Why has sexy Apple gone to bed with big boring IBM?
The Big Blue Apple affair: Inspired by Jobs, driven by Microsoft and Android
You only have to look at Jean Pigozzi's photo of Steve Jobs in his younger, rebellious years flipping the middle finger to the stuffed shirts at IBM while standing outside their stuffy offices in New York City to see just how far apart "cool" Apple once was from "legacy" IBM.
Ah, glory days, when IBM had just released its first boring personal computer while the seven-year-old Apple was poised to throw its first beautifully conceived Macintosh at it.
But business is business, it seems.
The recent enterprise deal between the two firms also seems counter to the logic of BYOD – bring your own device to work, something we’ve been hit over the head with for the past few years.
BYOD works like this: consumers like iPhones, they buy iPhones, consumers work for companies, those consumers bring their iPhones to work place.
Not only that, but Apple enjoys 15 per cent of the global smartphone market, according to Gartner. Apple’s iPad is 36 per cent of the tablets with the iPad.
So why would Apple get its hands covered in blue?
The partnership with IBM sees the computing and services giant agreeing to sell iPads and iPhones loaded with 150 IBM business apps ported to iOS.
Apple does the easy bit – support.
The IBM-Apple deal comes at a timely moment – a moment when there are signs that we could be at a tipping point in Apple’s dominance of corporate devices.
Apple’s smartphone presence has been in near permanent retreat since the arrival of Android and with the ascendancy of Samsung’s Galaxy phones.
Peak Apple was in the last quarter of 2011 – taht was when the firm held 25 per cent of the worldwide share for devices sold by vendor, according to Gartner. On tablets, Apple is now losing share while Android gains – Android grew at 127 last year while the market share of iOS shank.
In the context of the supposed BYOD backdraft from consumer to enterprise, this is bad news for Apple.
Somebody else used to have massive market share in mobile phones, too. Who was it? Let me think. Ah, yes: Nokia. And in the enterprise, RIM.
Is Apple in danger of becoming the next Nokia or RIM?

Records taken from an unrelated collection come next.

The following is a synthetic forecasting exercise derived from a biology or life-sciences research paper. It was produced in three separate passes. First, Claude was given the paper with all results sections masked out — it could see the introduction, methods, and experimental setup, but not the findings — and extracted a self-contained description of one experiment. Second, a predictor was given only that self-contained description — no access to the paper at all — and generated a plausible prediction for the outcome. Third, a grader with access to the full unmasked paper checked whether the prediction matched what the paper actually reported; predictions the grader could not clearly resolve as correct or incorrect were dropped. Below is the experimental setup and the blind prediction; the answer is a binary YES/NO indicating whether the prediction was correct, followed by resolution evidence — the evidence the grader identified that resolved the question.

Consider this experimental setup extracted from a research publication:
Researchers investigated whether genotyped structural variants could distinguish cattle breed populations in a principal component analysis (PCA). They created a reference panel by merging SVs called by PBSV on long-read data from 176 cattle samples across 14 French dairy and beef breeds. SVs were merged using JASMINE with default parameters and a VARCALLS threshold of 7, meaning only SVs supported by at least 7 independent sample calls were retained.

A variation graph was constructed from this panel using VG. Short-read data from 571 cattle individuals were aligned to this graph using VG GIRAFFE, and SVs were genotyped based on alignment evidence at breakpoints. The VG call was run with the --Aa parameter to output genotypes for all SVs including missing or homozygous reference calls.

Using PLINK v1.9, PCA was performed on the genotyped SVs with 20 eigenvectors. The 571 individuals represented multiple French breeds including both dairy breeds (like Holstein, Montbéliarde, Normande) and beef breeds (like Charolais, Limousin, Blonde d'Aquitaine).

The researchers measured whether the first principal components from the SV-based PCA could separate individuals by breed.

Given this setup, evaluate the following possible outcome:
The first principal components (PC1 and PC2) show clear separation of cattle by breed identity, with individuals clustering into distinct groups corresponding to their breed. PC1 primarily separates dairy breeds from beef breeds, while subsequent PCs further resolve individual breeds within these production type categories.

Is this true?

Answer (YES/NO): NO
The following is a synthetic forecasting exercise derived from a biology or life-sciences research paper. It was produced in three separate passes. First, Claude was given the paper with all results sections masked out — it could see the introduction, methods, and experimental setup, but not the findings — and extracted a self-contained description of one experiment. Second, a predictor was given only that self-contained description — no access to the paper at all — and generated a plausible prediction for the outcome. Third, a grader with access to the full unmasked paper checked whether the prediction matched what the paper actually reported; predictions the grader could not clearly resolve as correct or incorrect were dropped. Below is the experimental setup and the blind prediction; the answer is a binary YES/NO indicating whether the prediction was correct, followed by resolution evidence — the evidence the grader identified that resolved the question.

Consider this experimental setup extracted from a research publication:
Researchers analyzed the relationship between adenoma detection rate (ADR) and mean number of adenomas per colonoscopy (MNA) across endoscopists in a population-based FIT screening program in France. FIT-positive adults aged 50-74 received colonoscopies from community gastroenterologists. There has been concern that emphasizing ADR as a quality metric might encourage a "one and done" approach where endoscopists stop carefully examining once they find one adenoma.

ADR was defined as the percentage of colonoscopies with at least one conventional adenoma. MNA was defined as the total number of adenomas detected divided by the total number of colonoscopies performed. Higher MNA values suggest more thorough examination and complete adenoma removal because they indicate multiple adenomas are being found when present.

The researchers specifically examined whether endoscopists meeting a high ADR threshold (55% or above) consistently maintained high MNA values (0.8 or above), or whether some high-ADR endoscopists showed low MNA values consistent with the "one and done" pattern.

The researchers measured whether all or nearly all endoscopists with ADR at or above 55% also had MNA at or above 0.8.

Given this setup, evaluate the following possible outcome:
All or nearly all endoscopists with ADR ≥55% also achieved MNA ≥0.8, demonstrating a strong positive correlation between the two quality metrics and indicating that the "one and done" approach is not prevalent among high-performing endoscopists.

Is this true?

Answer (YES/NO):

The Reg’s Simon Rockman writes here three exists a duopoly in phones, only membership of that duopoly is never secure. Ericsson and then Nokia became drunk on an arrogance born through majority market share, but got their crowns knocked off.
As Rockman writes, only of Microsoft: “Wars are not usually won. They are lost.”

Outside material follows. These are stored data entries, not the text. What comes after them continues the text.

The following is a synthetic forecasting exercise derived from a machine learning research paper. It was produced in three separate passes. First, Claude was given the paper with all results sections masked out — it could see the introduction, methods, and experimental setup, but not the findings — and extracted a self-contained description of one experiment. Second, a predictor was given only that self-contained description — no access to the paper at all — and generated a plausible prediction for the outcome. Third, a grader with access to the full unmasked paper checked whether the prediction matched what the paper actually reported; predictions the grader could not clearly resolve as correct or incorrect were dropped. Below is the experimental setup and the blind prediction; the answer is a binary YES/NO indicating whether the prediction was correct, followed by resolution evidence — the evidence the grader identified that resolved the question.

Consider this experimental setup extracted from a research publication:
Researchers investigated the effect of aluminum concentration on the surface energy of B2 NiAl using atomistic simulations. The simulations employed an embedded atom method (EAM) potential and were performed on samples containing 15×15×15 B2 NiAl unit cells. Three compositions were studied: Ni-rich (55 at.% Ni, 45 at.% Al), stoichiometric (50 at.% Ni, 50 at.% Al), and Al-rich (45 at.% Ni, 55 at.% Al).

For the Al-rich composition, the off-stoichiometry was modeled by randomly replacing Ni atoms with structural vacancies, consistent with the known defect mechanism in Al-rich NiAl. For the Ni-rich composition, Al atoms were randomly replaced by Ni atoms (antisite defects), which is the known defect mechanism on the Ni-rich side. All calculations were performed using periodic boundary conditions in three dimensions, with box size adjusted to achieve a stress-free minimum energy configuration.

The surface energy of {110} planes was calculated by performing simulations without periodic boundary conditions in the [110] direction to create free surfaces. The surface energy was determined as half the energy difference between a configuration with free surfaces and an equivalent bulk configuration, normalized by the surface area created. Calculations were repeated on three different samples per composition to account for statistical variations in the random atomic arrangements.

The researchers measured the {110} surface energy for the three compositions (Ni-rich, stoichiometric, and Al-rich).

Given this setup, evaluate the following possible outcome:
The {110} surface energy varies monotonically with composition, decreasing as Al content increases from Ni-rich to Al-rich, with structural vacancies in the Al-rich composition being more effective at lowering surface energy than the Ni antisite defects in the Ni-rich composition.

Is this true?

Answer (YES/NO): YES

It would seem Apple’s time has been and gone. Long-term decline is here – not to non-existence, but at least to a new normal on market share.
Rather like the Mac – single-digit but entrenched figure in the business desktop landscape.
The question for Apple, then, is, how does all this consumer setback feed back into the enterprise, and does this contagion spread into tablets?
How does Apple stop the iPad and iPhone following the Mac into six per cent market share?
It’s not that Android is the only plume of dust on Apple’s device horizon. There’s Microsoft, too...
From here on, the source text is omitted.